At the outset of this article exploring the implications of Jeremy Gilmore’s leading essay, we noted that our Palaeolithic forebears’ propensity to take what they needed from nature before moving on changed, during the Neolithic period, to taking more than they needed after adopting a settled lifestyle. While not much has changed over the past few thousand years, our ability to acquire wealth, which we have equated to power since a time where possessions had tangible material value, has been greatly enhanced by practice, human nature and conception or abstraction. Financialisation is one such abstraction and, as intangible as derivative wealth might be, we still equate it to power.

It’s the way we do business around here.

In short, to locate the power behind the Crowther Lab, we need to visit DOB Equity. For, despite a lack of links at DOB Ecology, we seek a broader perspective.

Ah, yes. Here it is: “innovative”, “scalable”, “companies”, “businesses”, “long-term profitability”, “entrepreneurs”, “risks”, “value”, “fund”, “investments”, “long-term growth” and the like. All in the first block of text. That’s more like it. Scanning the site, one might discern from DOB Equity’s portfolio that its business interests lie in many of the same countries as the environmental interests of DOB Ecology – in Africa.

I’d like you to meet Frank.

Frank Tobé is a third generation member of DOB Equity’s founding family. In addition to his membership of the advisory board, he works as a communications consultant for multi-generational business families and runs his own design and media agency. Frank is based in London.

Unlike his father Theo Tobé, who founded DOB Equity in 1997 and served as its founding MD before becoming a mere member of the board in 2009, Frank’s task is to preserve the multi-generational wealth (and, therefore, power) of families making up what we might call the 0.01%.

Why not? Frank’s quite open about his role and, as we noted a short while ago, it’s the way we do business around here:

Showcasing your investments through high quality content, from inspiring videos to spot-on websites, will raise your public profile, engage your current and future stakeholders and help you stand out from the crowd.

In the world of the Family Business (FB), DOB Ecology’s investment in tree-counting ecologist Thomas Crowther, by way of the Crowther Lab at ETH Zürich, represents “the latest social investment of patient capital by the entrepreneurial investors of a Dutch family of wealth.”

Think Succession. With a more pleasant cast of characters.

Marketing a myth

In a very real sense, the Crowther Lab is now a part of the DOB family incorporated, with its scientists, into a nexus of economic, political and academic wealth. With marketing nous.

For what is a family?

The Crowther Lab is a family – or, if it is not, marketing will make it appear to be so.
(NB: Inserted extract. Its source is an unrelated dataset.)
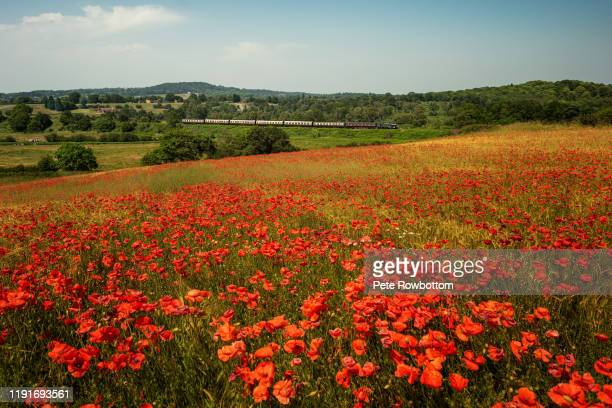 train through the poppies - west midlands stock pictures, royalty-free photos & images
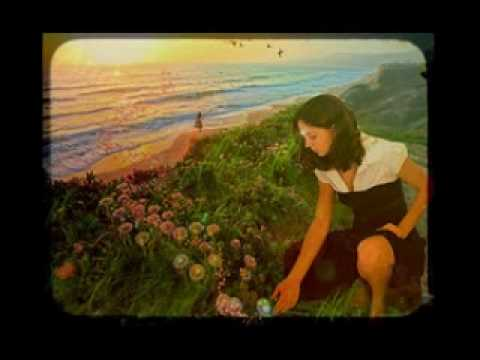 The Meadow movie.mpg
Do you remember 15-year-old German high-schooler Felix Finkbeiner asking Daniel Maynard and Thomas Crowther how many trees grew on Earth? The son of Frithjof Finkbeiner, a member of the Club of Rome and a founding member of the Global Marshall Plan Foundation, the 9-year-old Felix, inspired by Professor Wangari Maathai’s 2006 Billion Tree Campain, launched the Stop talking. Start planting campaign in 2007. Its goal was to plant a million trees in each country around the world. A year later he addressed the European Parliament and, when he was 13-years-old in 2011, the United Nations General Assembly.

The West has had no qualms about using its children to promote vested interests. During the 19th Century, we sent them down the mines. During the 20th Century, we used them, knowingly and duplicitously, to sell war resulting in the deaths of tens of thousands of people. In the 21st Century, we use them to market our investment portfolios.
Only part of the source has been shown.